◆ **Quoted text**:
※

I need a little more dough in the account prior to punching out.

Otherwise I'd just ride in the "G", or one of the Lifestyle funds.

Is it impossible to cut bait if you are below your entry point?

Nope. But that isn't even close to being near term for me. Others? Everybody
has their own situations. But those reasons are how they relate to mine.
 
Down market means buying opportunity, not a time to lock in a loss.


it's only a loss if the share price goes up; if share prices go down, you build dry powder to buy at a lower price; if you are fully invested - there is no way to take advantage of the buying opportunity.

Case in point - I "locked" in a 2.25% "loss" from the 5/12 peak (bailing on 5/14 and 5/17), but those share prices (of CSI funds) were 6.5to 9% higher than today. I could have bought anytime after 5/28. So what did I "lose", other than getting off the downside of a rollercoaster ride?

BTW - I am not even 50:50 on a return to 1,100 this week; could be - could be more - but I don't think so - especially not after the closing trade in the last 2 sessions; looks like big selling into any strength. A huge jobs number - I mean, something like +700K jobs - might make a difference; but a disappointment, or even a mild surprise I'm expecting to be sold off with a vengeance.
 
Even though the analysts are projecting growth for the remainder of 2010 to challenge the numbers from the peak in 2006, our leaders are so confident in those estimates that right now they are looking to enact another $1 billion stimulus. Should it pass, it will be the one final blast of rocket fuel that bails out any stuck longs.
 
You can always bail to G.
Ha- BlackRock is the F,C,S,I funds admin.

Q2. What are the new limits on interfund transfers? For each calendar month, the first two IFTs can redistribute a participant’s account among any or all of the TSP funds. After that, for the remainder of the month, participants may only move money into the Government Securities Investment (G) Fund (in which case the participant will increase the percentage of the account held in the G Fund by reducing the percentage held in one or more of the other TSP funds).
We will count the interfund transfer based on its process date, not the date the interfund transfer is requested.
If the first or second interfund transfer in a month moves money only to the G Fund, it still counts toward the two (2) unrestricted interfund transfers per month limit.
 
http://www.[[financialsense.com/fsu/editorials/harding/2010/0528.html

It’s been one world economically, a global village, for years now.

※

◆ **Supplied records**:
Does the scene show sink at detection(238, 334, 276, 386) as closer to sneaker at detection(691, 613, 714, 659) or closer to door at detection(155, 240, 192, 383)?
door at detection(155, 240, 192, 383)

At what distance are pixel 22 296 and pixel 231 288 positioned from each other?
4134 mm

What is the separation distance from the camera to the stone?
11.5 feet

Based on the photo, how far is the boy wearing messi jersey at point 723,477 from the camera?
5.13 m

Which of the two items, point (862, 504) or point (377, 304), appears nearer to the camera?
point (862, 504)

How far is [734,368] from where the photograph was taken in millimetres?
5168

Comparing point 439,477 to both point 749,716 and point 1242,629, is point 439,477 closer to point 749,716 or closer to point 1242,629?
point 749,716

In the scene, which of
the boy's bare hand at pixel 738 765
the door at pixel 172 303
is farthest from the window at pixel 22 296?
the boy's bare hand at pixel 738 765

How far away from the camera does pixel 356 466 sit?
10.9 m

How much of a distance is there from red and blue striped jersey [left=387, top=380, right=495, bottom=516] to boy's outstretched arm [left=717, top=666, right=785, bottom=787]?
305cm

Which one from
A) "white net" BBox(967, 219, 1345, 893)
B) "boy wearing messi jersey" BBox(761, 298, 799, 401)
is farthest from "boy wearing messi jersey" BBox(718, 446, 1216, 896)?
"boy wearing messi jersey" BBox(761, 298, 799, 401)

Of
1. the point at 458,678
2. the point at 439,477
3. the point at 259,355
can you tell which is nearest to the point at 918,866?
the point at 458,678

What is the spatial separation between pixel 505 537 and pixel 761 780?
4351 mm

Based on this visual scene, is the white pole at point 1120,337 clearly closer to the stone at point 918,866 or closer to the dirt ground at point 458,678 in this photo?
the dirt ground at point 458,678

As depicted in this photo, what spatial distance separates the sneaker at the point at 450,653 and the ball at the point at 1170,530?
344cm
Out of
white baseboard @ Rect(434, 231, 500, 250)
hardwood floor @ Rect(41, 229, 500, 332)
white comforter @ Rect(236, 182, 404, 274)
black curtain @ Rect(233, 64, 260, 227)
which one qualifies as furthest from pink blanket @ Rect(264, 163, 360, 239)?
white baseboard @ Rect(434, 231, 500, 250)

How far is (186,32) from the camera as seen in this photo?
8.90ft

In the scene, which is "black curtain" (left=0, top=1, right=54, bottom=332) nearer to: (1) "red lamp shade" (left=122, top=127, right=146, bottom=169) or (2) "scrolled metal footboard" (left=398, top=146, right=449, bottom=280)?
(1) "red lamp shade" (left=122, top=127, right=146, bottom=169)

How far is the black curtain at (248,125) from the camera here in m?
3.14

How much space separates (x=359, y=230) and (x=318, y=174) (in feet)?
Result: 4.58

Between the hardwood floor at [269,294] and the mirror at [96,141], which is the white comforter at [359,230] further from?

※

◆ **Directions**:
1. According to the forum thread, after the first two interfund transfers in a calendar month, where may participants move money for the rest of that month?
2. Copy the stretch of the records from the line containing "How much of" through the line containing "Result: 4.58", with both of those lines included.
The forum thread and the records have no connection to each other.

◆ **The responses**:
1. Only into the Government Securities Investment (G) Fund.

2.
How much of a distance is there from red and blue striped jersey [left=387, top=380, right=495, bottom=516] to boy's outstretched arm [left=717, top=666, right=785, bottom=787]?
305cm

Which one from
A) "white net" BBox(967, 219, 1345, 893)
B) "boy wearing messi jersey" BBox(761, 298, 799, 401)
is farthest from "boy wearing messi jersey" BBox(718, 446, 1216, 896)?
"boy wearing messi jersey" BBox(761, 298, 799, 401)

Of
1. the point at 458,678
2. the point at 439,477
3. the point at 259,355
can you tell which is nearest to the point at 918,866?
the point at 458,678

What is the spatial separation between pixel 505 537 and pixel 761 780?
4351 mm

Based on this visual scene, is the white pole at point 1120,337 clearly closer to the stone at point 918,866 or closer to the dirt ground at point 458,678 in this photo?
the dirt ground at point 458,678

As depicted in this photo, what spatial distance separates the sneaker at the point at 450,653 and the ball at the point at 1170,530?
344cm
Out of
white baseboard @ Rect(434, 231, 500, 250)
hardwood floor @ Rect(41, 229, 500, 332)
white comforter @ Rect(236, 182, 404, 274)
black curtain @ Rect(233, 64, 260, 227)
which one qualifies as furthest from pink blanket @ Rect(264, 163, 360, 239)?
white baseboard @ Rect(434, 231, 500, 250)

How far is (186,32) from the camera as seen in this photo?
8.90ft

In the scene, which is "black curtain" (left=0, top=1, right=54, bottom=332) nearer to: (1) "red lamp shade" (left=122, top=127, right=146, bottom=169) or (2) "scrolled metal footboard" (left=398, top=146, right=449, bottom=280)?
(1) "red lamp shade" (left=122, top=127, right=146, bottom=169)

How far is the black curtain at (248,125) from the camera here in m?
3.14

How much space separates (x=359, y=230) and (x=318, y=174) (in feet)?
Result: 4.58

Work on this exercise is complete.